* _Requirement_
Using the entries below, transcribe exactly the line containing "Between pixel 14" and each line that follows it to the end.

------------------------------

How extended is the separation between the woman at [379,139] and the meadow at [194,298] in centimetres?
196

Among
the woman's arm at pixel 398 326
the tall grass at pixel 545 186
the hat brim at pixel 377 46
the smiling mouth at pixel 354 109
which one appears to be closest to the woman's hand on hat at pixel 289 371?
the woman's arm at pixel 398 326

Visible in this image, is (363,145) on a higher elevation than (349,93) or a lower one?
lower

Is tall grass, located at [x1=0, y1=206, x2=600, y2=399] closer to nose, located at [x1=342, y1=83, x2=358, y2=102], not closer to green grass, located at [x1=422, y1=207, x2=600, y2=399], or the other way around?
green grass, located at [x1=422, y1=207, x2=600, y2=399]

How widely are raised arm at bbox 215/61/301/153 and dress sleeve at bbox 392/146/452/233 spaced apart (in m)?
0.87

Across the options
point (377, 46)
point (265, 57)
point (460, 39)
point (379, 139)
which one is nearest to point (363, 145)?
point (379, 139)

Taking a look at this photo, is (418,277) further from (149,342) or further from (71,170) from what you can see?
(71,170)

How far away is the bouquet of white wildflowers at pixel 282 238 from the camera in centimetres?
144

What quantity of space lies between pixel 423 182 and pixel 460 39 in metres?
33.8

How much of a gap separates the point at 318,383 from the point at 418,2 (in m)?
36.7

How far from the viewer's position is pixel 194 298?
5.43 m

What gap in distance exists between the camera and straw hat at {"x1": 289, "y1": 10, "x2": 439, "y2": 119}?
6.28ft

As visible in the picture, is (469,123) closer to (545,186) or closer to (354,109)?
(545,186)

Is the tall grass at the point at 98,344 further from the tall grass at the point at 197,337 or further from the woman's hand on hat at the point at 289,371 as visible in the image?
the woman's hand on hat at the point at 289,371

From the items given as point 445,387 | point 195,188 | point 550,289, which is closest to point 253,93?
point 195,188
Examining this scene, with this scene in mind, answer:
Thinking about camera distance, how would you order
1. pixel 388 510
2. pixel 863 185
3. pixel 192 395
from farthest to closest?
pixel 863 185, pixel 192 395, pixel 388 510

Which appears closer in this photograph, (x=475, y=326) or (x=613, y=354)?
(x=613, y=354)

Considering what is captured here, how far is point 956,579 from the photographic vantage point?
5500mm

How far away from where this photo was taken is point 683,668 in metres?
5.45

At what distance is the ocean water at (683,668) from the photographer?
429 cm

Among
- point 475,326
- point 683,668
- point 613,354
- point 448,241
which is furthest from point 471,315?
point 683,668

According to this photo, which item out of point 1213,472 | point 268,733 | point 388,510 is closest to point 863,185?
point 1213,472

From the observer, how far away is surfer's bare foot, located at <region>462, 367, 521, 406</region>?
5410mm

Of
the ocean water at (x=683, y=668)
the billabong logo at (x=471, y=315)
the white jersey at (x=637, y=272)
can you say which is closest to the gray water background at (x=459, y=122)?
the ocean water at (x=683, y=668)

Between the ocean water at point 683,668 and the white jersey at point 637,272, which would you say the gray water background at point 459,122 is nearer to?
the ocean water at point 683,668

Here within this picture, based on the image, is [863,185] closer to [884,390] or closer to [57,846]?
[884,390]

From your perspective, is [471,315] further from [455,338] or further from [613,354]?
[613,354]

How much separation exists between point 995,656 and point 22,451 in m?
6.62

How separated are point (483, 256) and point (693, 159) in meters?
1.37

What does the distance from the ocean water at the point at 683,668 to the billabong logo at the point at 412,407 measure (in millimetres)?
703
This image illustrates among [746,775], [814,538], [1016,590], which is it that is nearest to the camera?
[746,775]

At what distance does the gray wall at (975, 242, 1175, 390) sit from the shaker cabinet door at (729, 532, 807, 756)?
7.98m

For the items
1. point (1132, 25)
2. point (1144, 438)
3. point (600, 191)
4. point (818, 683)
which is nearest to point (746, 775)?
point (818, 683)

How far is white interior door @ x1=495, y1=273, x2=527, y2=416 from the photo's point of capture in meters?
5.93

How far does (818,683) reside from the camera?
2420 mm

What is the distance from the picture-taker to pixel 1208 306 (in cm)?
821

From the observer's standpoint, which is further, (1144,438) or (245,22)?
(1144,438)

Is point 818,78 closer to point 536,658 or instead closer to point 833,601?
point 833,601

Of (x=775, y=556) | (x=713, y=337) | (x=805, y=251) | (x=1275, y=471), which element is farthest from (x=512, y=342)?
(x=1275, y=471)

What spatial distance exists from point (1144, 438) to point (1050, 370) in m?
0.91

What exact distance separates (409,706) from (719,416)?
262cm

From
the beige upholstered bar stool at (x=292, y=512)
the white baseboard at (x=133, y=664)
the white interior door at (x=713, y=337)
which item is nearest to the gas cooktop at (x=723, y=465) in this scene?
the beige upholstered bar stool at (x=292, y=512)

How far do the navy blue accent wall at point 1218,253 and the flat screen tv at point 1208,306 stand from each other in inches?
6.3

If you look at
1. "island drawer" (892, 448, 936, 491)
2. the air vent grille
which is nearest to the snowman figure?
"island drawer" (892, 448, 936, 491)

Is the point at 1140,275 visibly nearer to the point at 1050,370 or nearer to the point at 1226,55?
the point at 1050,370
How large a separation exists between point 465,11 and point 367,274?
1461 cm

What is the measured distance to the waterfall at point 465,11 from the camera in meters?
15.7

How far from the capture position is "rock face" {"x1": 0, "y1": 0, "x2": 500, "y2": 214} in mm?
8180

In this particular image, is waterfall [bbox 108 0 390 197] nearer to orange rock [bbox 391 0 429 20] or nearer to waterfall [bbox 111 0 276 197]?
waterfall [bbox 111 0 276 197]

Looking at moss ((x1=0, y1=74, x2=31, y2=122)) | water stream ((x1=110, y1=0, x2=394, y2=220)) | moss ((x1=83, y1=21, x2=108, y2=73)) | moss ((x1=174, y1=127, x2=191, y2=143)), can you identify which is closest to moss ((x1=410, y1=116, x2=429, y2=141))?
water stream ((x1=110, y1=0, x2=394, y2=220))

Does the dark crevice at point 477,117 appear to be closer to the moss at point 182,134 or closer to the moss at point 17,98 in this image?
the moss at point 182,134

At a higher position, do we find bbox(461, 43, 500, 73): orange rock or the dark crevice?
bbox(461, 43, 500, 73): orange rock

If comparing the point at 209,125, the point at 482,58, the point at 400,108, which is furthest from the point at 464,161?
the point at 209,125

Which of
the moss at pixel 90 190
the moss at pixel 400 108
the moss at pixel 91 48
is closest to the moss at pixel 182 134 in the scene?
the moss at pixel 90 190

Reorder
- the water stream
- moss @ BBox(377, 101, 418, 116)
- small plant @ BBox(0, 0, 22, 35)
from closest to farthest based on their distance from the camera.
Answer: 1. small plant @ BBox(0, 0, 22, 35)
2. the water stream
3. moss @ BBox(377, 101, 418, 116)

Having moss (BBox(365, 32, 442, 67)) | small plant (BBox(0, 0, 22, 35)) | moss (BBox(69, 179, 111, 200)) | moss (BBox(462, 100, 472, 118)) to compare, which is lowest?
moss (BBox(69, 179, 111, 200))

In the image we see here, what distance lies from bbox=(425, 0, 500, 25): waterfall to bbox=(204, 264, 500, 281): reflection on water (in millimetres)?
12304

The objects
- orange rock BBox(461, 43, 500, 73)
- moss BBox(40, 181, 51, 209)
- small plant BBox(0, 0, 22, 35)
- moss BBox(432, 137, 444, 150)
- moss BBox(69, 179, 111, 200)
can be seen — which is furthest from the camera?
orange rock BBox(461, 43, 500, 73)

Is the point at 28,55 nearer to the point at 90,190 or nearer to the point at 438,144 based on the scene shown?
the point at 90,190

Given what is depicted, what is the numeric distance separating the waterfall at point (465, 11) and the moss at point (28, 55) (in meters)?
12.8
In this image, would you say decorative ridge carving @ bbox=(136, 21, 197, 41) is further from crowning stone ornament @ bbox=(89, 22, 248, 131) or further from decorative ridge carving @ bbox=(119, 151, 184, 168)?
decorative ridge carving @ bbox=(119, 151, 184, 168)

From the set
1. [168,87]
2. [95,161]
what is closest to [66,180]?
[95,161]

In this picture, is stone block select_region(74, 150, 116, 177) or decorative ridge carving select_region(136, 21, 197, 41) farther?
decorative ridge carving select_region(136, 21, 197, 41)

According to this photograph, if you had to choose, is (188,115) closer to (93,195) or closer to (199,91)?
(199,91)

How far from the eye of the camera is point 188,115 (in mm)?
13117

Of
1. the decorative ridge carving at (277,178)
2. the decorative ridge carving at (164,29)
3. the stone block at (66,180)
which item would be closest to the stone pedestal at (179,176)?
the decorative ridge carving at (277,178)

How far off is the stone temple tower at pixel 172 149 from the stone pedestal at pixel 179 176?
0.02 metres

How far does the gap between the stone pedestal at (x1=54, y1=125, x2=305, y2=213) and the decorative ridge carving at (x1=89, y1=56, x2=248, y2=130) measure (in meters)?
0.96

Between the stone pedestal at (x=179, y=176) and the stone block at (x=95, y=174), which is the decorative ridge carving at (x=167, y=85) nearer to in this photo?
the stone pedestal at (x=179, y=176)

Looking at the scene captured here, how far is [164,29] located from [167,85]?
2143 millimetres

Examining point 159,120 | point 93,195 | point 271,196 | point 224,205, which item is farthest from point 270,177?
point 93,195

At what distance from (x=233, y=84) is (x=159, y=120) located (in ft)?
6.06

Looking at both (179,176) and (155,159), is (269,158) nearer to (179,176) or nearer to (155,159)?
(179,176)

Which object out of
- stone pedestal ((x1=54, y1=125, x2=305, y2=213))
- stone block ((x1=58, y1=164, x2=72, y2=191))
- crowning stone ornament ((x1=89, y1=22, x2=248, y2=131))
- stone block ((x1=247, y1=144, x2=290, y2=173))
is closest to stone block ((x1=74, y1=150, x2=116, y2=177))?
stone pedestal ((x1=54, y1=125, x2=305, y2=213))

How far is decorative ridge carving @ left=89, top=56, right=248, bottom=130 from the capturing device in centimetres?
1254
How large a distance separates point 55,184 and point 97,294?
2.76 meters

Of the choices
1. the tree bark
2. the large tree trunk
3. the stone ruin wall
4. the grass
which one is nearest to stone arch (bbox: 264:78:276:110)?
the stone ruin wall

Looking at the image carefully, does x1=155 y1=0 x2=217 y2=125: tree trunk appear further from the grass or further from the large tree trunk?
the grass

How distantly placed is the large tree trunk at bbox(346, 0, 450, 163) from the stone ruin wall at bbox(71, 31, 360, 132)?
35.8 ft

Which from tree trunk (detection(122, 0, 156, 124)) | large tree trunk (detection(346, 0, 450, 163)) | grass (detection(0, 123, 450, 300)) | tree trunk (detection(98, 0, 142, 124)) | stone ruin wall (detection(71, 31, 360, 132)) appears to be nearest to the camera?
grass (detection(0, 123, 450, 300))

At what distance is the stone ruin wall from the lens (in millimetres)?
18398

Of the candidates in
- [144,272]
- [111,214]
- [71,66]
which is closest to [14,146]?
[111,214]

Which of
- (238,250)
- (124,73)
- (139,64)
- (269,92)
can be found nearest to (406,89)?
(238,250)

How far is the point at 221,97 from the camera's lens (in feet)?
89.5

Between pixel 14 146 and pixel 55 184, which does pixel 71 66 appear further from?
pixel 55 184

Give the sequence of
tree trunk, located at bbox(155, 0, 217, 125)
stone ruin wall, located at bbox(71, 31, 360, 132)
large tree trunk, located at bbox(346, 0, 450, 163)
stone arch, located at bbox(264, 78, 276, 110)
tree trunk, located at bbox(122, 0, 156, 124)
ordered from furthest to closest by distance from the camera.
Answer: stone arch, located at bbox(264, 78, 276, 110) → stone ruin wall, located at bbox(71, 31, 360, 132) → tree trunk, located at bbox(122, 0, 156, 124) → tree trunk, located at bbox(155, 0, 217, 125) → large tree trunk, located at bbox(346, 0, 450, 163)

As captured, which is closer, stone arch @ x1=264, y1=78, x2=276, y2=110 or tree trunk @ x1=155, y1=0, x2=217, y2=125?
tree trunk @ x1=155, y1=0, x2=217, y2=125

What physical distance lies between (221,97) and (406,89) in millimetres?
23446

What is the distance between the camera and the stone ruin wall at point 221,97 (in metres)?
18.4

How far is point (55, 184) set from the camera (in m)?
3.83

------------------------------

* _Task output_
Between pixel 14 146 and pixel 55 184, which does pixel 71 66 appear further from?
pixel 55 184

Give the sequence of
tree trunk, located at bbox(155, 0, 217, 125)
stone ruin wall, located at bbox(71, 31, 360, 132)
large tree trunk, located at bbox(346, 0, 450, 163)
stone arch, located at bbox(264, 78, 276, 110)
tree trunk, located at bbox(122, 0, 156, 124)
ordered from furthest to closest by distance from the camera.
Answer: stone arch, located at bbox(264, 78, 276, 110) → stone ruin wall, located at bbox(71, 31, 360, 132) → tree trunk, located at bbox(122, 0, 156, 124) → tree trunk, located at bbox(155, 0, 217, 125) → large tree trunk, located at bbox(346, 0, 450, 163)

As captured, which is closer, stone arch @ x1=264, y1=78, x2=276, y2=110 or tree trunk @ x1=155, y1=0, x2=217, y2=125?
tree trunk @ x1=155, y1=0, x2=217, y2=125

What physical distance lies between (221,97) and (406,89) in millimetres?
23446

What is the distance between the camera and the stone ruin wall at point 221,97 (in metres)?
18.4

How far is point (55, 184) set from the camera (in m)?
3.83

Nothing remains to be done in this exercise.